▶ **TASK DIRECTIONS**: Reproduce verbatim the part of the items that opens with the line containing "In this photo, which" and closes with the line containing "Here in this", including both of those lines.
[Start DATA LINES]
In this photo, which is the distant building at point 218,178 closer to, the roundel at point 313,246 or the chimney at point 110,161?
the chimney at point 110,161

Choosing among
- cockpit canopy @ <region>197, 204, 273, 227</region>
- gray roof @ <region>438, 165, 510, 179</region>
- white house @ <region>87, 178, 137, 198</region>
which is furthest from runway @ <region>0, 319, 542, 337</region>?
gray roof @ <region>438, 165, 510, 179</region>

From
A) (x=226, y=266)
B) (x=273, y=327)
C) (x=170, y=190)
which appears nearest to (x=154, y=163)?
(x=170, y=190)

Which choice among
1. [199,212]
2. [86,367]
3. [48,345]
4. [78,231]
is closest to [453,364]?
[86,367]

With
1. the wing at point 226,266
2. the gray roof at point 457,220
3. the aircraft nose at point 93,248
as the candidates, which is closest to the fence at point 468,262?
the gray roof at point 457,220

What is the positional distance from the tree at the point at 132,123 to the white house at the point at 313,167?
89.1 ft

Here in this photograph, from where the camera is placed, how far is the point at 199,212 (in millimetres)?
[End DATA LINES]
[Start DATA LINES]
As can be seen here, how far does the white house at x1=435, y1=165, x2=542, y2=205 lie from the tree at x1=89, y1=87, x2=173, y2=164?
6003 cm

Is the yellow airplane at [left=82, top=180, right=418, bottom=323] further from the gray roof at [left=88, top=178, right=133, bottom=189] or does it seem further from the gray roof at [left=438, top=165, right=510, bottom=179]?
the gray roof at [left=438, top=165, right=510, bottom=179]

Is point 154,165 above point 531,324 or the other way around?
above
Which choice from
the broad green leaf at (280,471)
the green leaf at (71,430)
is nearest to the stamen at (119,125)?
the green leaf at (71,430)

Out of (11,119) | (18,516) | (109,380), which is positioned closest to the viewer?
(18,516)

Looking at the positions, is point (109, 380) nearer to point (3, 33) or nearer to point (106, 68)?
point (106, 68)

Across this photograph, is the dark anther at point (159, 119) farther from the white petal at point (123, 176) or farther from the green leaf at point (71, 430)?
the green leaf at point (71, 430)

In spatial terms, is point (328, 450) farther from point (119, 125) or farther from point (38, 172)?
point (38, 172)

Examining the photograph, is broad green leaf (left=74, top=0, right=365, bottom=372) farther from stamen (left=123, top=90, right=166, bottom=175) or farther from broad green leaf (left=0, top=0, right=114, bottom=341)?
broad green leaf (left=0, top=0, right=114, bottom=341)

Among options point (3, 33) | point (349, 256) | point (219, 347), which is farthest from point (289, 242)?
[End DATA LINES]
[Start DATA LINES]
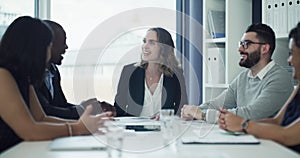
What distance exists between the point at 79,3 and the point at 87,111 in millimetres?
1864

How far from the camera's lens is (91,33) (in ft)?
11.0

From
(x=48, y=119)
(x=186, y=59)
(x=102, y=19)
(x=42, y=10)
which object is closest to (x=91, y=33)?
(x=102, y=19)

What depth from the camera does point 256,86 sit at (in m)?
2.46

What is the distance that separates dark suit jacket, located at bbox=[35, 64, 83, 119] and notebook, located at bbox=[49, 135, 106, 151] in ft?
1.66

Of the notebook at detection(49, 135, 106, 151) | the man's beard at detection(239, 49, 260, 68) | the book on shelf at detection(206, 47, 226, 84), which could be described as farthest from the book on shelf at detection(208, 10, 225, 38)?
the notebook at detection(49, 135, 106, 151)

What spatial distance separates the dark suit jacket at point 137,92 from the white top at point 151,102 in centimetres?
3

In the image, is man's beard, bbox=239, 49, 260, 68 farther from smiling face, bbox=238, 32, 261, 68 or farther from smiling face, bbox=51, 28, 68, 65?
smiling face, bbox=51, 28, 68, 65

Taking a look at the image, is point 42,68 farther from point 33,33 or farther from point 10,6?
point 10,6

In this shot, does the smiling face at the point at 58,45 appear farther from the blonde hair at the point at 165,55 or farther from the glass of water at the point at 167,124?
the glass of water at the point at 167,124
[End DATA LINES]
▶ **FINAL RESULT**:
In this photo, which is the distant building at point 218,178 closer to, the roundel at point 313,246 or the chimney at point 110,161?
the chimney at point 110,161

Choosing among
- cockpit canopy @ <region>197, 204, 273, 227</region>
- gray roof @ <region>438, 165, 510, 179</region>
- white house @ <region>87, 178, 137, 198</region>
which is furthest from runway @ <region>0, 319, 542, 337</region>?
gray roof @ <region>438, 165, 510, 179</region>

From
A) (x=226, y=266)
B) (x=273, y=327)
C) (x=170, y=190)
which appears nearest to (x=154, y=163)?
(x=170, y=190)

Which choice among
1. [199,212]
2. [86,367]
3. [48,345]
4. [78,231]
is closest to [453,364]?
[86,367]

With
1. the wing at point 226,266
2. the gray roof at point 457,220
3. the aircraft nose at point 93,248
as the candidates, which is closest to the fence at point 468,262?
the gray roof at point 457,220

What is the positional distance from the tree at the point at 132,123 to the white house at the point at 313,167?
89.1 ft

Here in this photograph, from where the camera is placed, how far is the point at 199,212 (in millimetres)?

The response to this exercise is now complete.